Tally the lines in the entries below that contain the string "tree", treating uppercase and lowercase letters as distinct. Reply with the number alone.
**** PROVIDED DATA
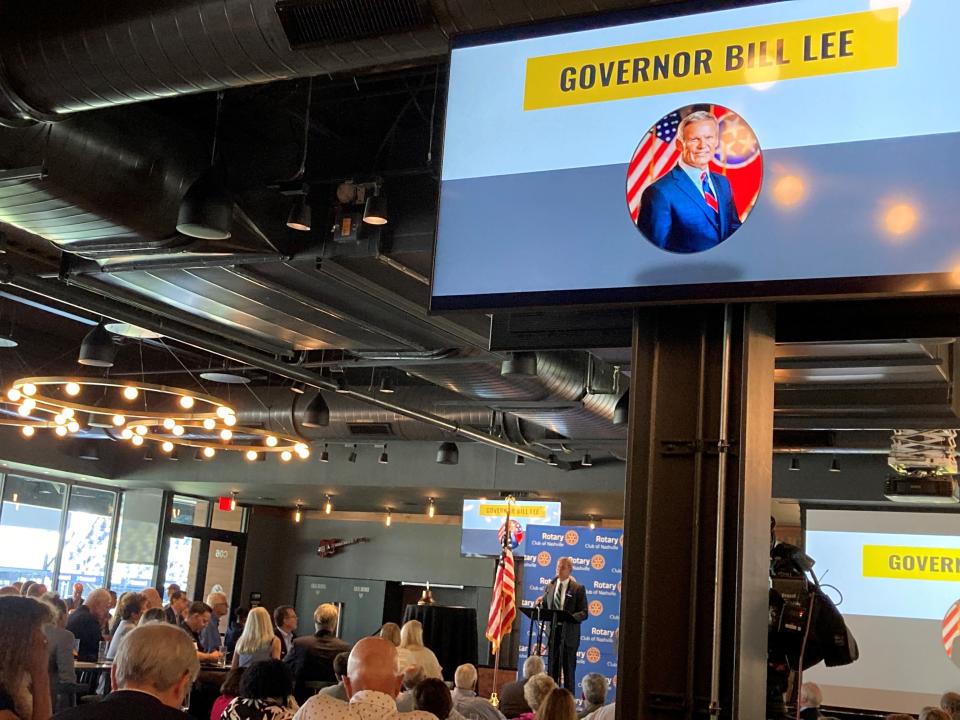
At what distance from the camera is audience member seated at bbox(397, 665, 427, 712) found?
********
**** PROVIDED DATA
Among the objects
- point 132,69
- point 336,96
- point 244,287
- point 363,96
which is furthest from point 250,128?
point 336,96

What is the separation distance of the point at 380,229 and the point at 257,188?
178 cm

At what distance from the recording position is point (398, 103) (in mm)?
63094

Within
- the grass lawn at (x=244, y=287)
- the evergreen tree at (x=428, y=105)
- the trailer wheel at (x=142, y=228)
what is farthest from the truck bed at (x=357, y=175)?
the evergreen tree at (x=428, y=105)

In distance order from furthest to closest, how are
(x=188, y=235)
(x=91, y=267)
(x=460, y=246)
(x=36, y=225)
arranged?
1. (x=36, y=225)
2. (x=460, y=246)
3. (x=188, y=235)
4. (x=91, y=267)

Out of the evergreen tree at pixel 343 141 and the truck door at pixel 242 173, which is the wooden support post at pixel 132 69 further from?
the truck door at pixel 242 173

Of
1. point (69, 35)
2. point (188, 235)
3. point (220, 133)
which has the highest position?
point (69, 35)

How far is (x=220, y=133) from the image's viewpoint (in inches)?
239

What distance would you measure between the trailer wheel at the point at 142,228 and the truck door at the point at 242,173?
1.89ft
********
#### EXERCISE RESULT:
3